### EXERCISE INSTRUCTIONS
Only the closing stretch of the material is wanted: the line containing "phylum: Chordata" and every line after it, transcribed exactly.

=== Section Start ===

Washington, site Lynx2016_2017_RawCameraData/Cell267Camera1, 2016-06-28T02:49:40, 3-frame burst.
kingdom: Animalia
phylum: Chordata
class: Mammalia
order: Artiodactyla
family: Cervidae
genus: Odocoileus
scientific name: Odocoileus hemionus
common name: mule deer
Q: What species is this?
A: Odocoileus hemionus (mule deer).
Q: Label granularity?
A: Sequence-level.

=== Section End ===

### TASK SOLUTION
phylum: Chordata
class: Mammalia
order: Artiodactyla
family: Cervidae
genus: Odocoileus
scientific name: Odocoileus hemionus
common name: mule deer
Q: What species is this?
A: Odocoileus hemionus (mule deer).
Q: Label granularity?
A: Sequence-level.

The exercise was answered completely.